車窓からの桜も良いだろうと思い立って出かけてきた博物館は展示物の入れ替えだとかで臨時休館だった。軽い気分で出てきたのであっさり帰ってもよかったのだが、一度開いた桜花が寒さで引っ込むはずもないように思いの鉾が簡単には納まらない。
野草図鑑でも探してみようと地下鉄に乗った。九段から神保町の古本屋街へ入ってみるかと普段とは違うルートを選択。遅い午後の散歩としては程好いだろう。
俎(まないた)橋を渡り適当な横道を右に折れるつもりで歩いていると古い構えの刷毛屋があった。ウインドウに予てから探していた木製の爪ブラシを見つけ、専門店のは高いだろうなと一瞬思いはしたが、以前買った店は置かなくなったみたいだし、ほかを当ってもなかったので逃したくない。
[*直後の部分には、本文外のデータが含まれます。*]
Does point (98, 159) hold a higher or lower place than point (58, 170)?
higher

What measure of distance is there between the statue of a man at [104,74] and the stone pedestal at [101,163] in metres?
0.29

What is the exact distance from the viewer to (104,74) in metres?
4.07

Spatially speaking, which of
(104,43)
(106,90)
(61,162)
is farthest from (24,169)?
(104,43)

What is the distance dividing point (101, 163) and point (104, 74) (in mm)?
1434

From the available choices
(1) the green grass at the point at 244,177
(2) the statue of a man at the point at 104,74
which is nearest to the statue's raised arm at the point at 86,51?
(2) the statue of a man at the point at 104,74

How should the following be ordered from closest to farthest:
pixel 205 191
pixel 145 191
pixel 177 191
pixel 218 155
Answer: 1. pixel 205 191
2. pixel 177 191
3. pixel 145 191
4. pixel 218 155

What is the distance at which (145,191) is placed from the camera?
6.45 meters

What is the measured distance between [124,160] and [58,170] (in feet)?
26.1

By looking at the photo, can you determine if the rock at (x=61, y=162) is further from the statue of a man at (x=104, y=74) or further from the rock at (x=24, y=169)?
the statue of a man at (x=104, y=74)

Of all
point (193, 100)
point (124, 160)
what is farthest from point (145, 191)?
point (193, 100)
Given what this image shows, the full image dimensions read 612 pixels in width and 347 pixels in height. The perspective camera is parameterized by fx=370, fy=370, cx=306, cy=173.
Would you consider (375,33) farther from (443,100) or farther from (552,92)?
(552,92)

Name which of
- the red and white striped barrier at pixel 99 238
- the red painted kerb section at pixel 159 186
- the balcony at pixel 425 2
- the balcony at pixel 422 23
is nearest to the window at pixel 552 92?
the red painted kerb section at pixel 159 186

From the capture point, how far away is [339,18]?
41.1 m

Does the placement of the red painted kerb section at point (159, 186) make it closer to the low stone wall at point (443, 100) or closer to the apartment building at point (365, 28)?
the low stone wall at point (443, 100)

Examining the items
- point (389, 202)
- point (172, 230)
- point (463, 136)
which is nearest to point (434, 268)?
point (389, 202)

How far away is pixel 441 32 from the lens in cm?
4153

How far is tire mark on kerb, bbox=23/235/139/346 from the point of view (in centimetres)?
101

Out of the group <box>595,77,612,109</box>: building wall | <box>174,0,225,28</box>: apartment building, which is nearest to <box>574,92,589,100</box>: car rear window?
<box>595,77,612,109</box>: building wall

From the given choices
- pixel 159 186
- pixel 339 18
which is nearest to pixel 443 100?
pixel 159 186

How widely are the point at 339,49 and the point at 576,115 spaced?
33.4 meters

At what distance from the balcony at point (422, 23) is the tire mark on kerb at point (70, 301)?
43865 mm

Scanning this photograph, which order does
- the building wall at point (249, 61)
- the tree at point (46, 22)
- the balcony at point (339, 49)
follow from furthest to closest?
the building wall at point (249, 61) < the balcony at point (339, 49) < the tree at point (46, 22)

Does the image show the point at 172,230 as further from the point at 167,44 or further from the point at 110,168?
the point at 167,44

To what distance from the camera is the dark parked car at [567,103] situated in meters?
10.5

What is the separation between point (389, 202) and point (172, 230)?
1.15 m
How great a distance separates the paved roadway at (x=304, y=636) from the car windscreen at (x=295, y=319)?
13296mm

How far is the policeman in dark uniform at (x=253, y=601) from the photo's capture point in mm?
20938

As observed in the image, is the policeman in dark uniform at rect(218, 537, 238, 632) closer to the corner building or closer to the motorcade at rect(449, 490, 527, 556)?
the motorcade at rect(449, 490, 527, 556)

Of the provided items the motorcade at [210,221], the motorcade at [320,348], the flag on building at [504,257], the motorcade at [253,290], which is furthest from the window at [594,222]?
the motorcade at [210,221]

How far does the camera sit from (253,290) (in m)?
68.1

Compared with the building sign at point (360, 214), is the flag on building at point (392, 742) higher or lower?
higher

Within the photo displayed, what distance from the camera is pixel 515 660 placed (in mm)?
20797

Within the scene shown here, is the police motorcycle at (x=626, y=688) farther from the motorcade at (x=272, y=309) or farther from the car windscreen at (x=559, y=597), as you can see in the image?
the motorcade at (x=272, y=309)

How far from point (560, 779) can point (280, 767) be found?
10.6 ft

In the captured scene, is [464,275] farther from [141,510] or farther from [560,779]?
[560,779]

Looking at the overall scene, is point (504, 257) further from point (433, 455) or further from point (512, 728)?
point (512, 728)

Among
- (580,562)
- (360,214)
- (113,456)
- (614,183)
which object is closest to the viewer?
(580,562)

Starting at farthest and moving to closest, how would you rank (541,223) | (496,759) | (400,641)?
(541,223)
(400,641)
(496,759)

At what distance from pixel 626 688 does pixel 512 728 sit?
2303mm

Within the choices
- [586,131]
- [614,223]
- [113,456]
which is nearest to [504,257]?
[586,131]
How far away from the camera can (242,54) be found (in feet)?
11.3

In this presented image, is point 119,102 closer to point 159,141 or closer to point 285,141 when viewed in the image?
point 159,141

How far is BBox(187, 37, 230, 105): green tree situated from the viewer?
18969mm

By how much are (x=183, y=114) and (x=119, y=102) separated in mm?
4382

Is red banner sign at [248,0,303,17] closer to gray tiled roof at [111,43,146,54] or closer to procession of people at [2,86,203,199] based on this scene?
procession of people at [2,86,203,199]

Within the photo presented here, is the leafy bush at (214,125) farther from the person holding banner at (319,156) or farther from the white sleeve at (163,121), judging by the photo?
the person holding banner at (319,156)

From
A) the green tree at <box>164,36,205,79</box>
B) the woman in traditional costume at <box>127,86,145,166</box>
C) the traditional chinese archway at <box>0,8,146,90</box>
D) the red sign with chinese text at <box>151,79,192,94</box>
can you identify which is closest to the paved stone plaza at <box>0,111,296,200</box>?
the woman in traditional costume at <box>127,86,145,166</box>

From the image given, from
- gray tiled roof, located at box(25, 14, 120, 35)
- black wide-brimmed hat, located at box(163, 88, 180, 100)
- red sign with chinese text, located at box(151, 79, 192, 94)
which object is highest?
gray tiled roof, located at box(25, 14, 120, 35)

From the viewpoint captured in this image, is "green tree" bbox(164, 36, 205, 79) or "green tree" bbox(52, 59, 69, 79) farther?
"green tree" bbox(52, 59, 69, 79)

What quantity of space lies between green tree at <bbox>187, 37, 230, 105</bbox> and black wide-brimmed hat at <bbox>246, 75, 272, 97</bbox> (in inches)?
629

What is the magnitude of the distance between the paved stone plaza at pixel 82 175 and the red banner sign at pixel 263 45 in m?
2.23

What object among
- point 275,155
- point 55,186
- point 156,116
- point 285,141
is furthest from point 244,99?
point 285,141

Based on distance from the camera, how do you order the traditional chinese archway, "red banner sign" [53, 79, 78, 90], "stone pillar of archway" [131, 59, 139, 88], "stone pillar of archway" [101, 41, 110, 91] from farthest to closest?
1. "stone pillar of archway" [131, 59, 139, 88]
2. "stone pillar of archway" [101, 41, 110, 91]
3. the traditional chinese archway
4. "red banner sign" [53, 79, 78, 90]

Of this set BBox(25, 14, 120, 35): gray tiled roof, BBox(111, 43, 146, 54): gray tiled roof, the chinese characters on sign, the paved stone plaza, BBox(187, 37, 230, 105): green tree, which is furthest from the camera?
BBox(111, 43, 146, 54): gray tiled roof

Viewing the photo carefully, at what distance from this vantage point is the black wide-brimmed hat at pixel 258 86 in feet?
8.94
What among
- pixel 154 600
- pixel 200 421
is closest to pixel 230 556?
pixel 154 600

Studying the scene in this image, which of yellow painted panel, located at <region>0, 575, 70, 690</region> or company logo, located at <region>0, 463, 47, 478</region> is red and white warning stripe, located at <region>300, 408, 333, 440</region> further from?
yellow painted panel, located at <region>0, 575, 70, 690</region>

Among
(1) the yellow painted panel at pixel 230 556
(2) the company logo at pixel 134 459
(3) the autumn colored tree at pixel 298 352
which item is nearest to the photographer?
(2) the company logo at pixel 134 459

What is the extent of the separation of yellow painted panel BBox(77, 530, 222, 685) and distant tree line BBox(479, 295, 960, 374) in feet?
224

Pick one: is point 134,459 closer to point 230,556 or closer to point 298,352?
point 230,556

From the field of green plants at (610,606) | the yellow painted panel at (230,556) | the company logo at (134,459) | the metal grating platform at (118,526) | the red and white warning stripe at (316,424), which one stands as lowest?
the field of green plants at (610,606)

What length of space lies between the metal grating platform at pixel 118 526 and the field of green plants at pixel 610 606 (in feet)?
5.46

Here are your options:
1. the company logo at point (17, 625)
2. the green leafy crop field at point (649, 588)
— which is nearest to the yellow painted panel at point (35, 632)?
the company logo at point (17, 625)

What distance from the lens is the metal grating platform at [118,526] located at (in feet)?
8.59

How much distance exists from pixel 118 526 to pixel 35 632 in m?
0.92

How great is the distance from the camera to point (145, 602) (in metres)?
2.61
埃っぽい店内に入ると、意外に若い店主らしき人が直に出てきて「爪ブラシは三種類あります」といって丁寧に紹介してくれた。皆値段は一緒だというので一番強い豚毛も魅力だったが贅沢に馬の鬣を密に埋め込んだのを求めた。暇でもあったのか話が途切れない。暫く話し込み、急須の口用に試験管用のブラシも買って辞した。
図鑑は見つけたのだけれど、やっぱり高く、あまり気に入る品物ではなかった。急ぐことではない買い物である。ゆっくり探そうと思い帰途に着いたのだった。